Tout cela sans oublier les multiples adaptations de tous ordres qui s’ajoutèrent aux versions dues à Barrie lui-même, parmi lesquelles un film muet dès 1924, la comédie musicale composée par Leonard Bernstein en 1950, et le dessin animé de Walt Disney, qui offrit à Peter Pan sa notoriété planétaire à partir de 1953. Ce très beau volume présente dans des traductions nouvelles les textes participant du mythe de Peter Pan – dont certains étaient restés inédits du vivant de l’auteur – et les accompagne de magnifiques dossiers iconographiques.

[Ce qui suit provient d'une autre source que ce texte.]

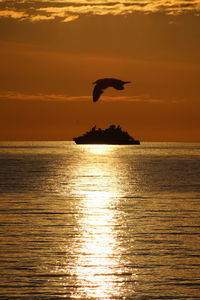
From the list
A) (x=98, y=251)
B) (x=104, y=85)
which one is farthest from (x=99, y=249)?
(x=104, y=85)

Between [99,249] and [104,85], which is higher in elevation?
[104,85]

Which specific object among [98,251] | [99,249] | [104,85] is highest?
[104,85]

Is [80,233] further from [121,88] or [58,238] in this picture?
[121,88]

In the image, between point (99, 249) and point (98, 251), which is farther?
point (99, 249)

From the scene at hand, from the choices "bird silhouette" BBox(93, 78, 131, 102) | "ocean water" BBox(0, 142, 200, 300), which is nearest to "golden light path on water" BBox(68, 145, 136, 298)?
"ocean water" BBox(0, 142, 200, 300)

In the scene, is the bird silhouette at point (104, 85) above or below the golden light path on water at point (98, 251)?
above

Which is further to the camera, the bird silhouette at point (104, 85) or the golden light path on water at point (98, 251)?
the bird silhouette at point (104, 85)

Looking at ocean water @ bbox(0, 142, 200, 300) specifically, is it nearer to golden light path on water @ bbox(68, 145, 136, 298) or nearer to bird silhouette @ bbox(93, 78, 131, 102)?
golden light path on water @ bbox(68, 145, 136, 298)

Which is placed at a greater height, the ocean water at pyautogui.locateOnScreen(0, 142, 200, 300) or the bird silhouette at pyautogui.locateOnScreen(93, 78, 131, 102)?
the bird silhouette at pyautogui.locateOnScreen(93, 78, 131, 102)

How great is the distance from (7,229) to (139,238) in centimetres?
763

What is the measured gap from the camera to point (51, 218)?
45000mm

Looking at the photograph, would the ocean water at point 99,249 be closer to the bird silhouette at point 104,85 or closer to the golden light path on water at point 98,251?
the golden light path on water at point 98,251

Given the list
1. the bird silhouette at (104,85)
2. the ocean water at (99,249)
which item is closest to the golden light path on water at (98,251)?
the ocean water at (99,249)

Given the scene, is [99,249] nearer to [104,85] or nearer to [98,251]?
[98,251]
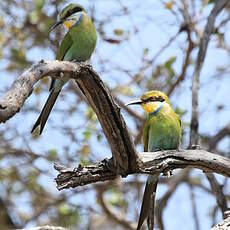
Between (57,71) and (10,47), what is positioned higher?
(10,47)

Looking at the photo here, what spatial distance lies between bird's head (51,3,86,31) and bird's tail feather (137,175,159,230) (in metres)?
1.18

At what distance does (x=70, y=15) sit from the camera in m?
4.03

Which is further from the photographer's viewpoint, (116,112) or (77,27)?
(77,27)

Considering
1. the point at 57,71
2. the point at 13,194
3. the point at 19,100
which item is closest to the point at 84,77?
the point at 57,71

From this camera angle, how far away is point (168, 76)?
4.88m

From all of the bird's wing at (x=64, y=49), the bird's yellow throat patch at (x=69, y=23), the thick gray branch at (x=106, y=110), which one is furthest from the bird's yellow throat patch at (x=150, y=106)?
the thick gray branch at (x=106, y=110)

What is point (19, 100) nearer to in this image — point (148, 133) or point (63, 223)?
point (148, 133)

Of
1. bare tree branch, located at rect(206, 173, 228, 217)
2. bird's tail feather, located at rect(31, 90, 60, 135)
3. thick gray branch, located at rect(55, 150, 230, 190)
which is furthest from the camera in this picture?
bare tree branch, located at rect(206, 173, 228, 217)

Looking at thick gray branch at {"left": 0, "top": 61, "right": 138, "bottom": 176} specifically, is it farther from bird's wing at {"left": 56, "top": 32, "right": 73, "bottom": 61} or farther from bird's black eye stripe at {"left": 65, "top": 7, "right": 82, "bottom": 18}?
bird's black eye stripe at {"left": 65, "top": 7, "right": 82, "bottom": 18}

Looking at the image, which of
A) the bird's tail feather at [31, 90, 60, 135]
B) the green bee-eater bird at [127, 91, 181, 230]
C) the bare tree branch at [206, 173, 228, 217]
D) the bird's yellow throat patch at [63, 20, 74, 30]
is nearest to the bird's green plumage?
the green bee-eater bird at [127, 91, 181, 230]

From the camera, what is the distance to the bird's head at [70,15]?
4.00 metres

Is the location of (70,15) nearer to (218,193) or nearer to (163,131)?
(163,131)

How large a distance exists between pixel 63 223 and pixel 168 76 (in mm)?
1608

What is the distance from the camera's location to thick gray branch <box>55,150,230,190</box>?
A: 2396mm
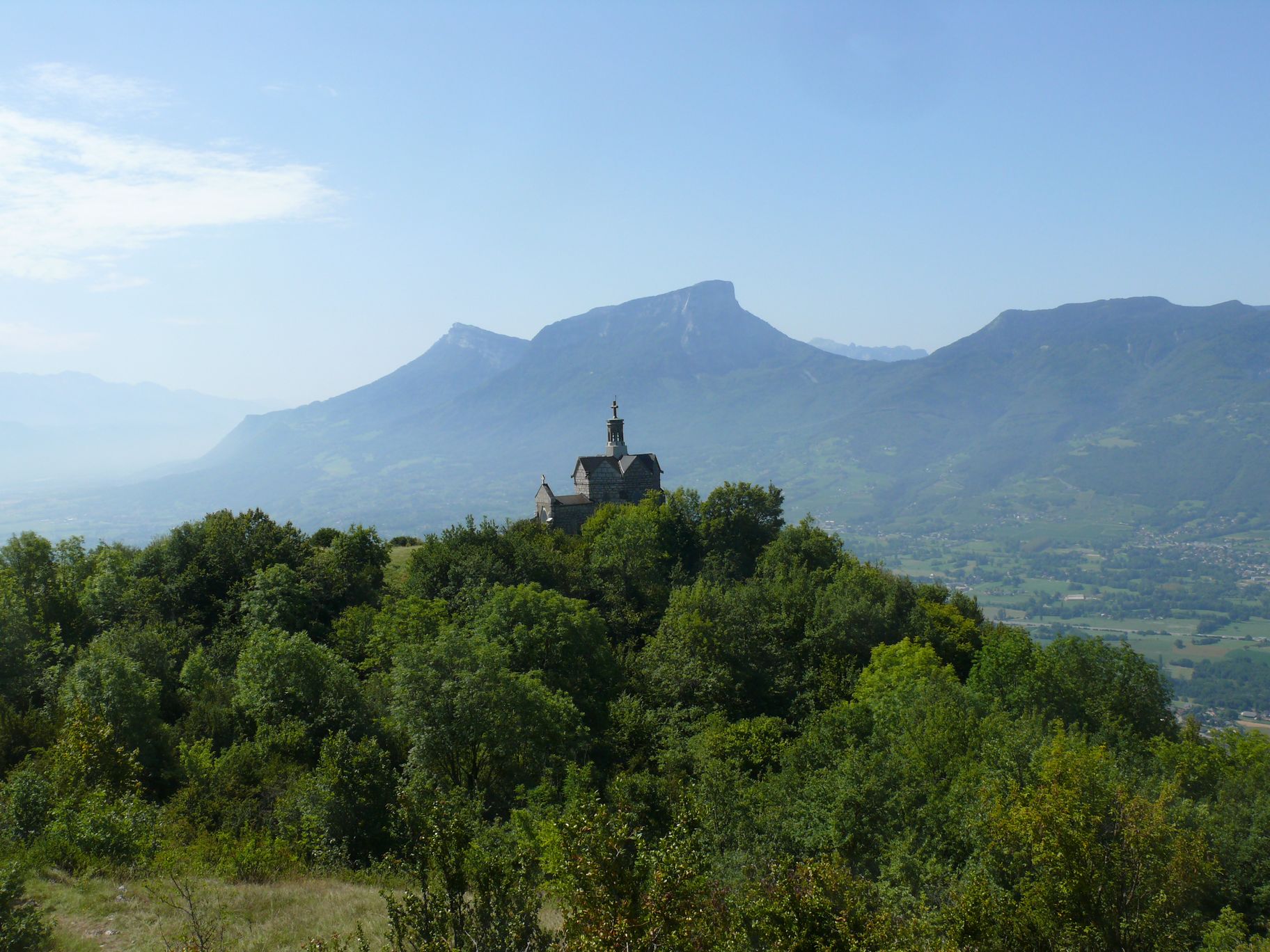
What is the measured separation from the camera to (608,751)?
3556 cm

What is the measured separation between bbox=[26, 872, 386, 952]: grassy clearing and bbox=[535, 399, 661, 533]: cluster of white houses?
4481 centimetres

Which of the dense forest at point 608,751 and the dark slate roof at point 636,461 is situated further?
the dark slate roof at point 636,461

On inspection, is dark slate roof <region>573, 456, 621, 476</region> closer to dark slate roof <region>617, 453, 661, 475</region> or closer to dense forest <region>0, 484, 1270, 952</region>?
dark slate roof <region>617, 453, 661, 475</region>

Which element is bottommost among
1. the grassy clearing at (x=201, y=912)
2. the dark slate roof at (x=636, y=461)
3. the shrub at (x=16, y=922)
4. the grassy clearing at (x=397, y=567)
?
the grassy clearing at (x=201, y=912)

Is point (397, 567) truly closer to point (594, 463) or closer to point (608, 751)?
point (594, 463)

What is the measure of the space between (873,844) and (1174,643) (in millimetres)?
151106

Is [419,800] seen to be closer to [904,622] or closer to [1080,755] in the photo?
[1080,755]

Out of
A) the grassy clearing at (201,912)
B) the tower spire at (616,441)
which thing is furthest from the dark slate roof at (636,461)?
the grassy clearing at (201,912)

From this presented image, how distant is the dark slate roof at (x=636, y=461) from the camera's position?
67438 millimetres

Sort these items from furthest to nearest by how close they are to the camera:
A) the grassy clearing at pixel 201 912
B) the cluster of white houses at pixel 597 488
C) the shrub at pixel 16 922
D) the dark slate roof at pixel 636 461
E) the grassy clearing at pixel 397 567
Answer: the dark slate roof at pixel 636 461
the cluster of white houses at pixel 597 488
the grassy clearing at pixel 397 567
the grassy clearing at pixel 201 912
the shrub at pixel 16 922

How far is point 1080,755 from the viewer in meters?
23.0

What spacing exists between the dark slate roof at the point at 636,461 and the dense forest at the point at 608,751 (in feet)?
36.1

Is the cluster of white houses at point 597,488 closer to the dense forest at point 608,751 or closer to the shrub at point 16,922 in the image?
the dense forest at point 608,751

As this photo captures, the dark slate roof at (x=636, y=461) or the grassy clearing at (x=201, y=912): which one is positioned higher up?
the dark slate roof at (x=636, y=461)
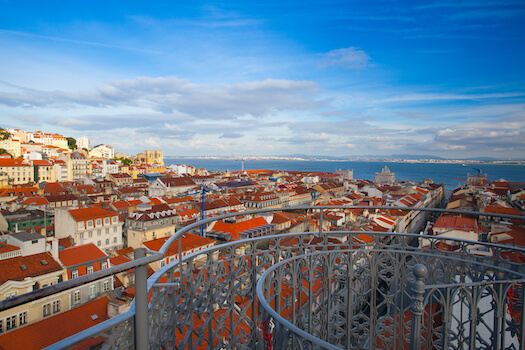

Explicitation d’un explicit
En tête de la préface de sa très savante édition, Philippe Forest écrit : « Pour Pauline, sans avoir besoin d’en dire ici davantage. » Cette dédicace se trouve admirablement développée dans Gais, innocents et sans cœur, qu’il fait paraître simultanément, et dont le titre reprend les derniers mots de Peter et Wendy : « Quand Margaret grandira, elle aura une fille qui, à son tour, sera la mère de Peter, et il en ira ainsi aussi longtemps que les enfants seront gais, innocents et sans cœur. » Avant de donner pour titre L’Enfant éternel au roman qu’il commença à écrire après la mort de sa fille unique Pauline, atteinte d’un cancer à quatre ans, et qu’il publia en 1997, Philippe Forest avait d’abord pensé à reprendre l’incipit de Peter et Wendy : « Tous les enfants sauf un [grandissent.] » Ce sera finalement le titre qu’il choisira pour un essai sur le même sujet, dix ans plus tard.
« Je n’aurais jamais lu Peter Pan si je ne l’avais pas lu pour Pauline », note-t-il. Gais, innocents et sans cœur constitue donc une sorte de postface à l’œuvre de Barrie, et un prolongement de l’énorme travail éditorial qu’il lui a consacré : « J’avais la sensation singulière que ma fille, son espiègle et bienveillant petit fantôme, se tenait derrière moi », confie-t-il. L’auteur de Peter Pan devient alors un compagnon secret, celui de son chagrin : « C’est à cela qu’elles servent, les histoires : elles nous font verser sur la vie des larmes de peine ou de plaisir qu’autrement nous n’aurions jamais versées et dont nous ignorerions tout, des larmes dont nous ne savons pas très bien d’où elles viennent, qui nous dévoilent l’immense pathétique de l’existence. »
Dans la qualité de cette écriture, c’est toute une méditation sur la mort inscrite dès le premier jour de la vie qui est proposée au lecteur, avec une mélancolie qui ne pèse pas, mais tisse des liens secrets entre les vivants et les morts, les livres et ce qu’ils contiennent de ceux qui ne sont plus. Ce compagnonnage de tristesse entre Philippe Forest et J. M. Barrie est encore plus pathétique quand on sait que ce dernier a décidé en 1929 de laisser tous les droits de Peter Pan au Great Ormond Street Hospital for Sick Children, à Londres, comme nous l’apprend la très riche chronologie du volume de la Pléiade.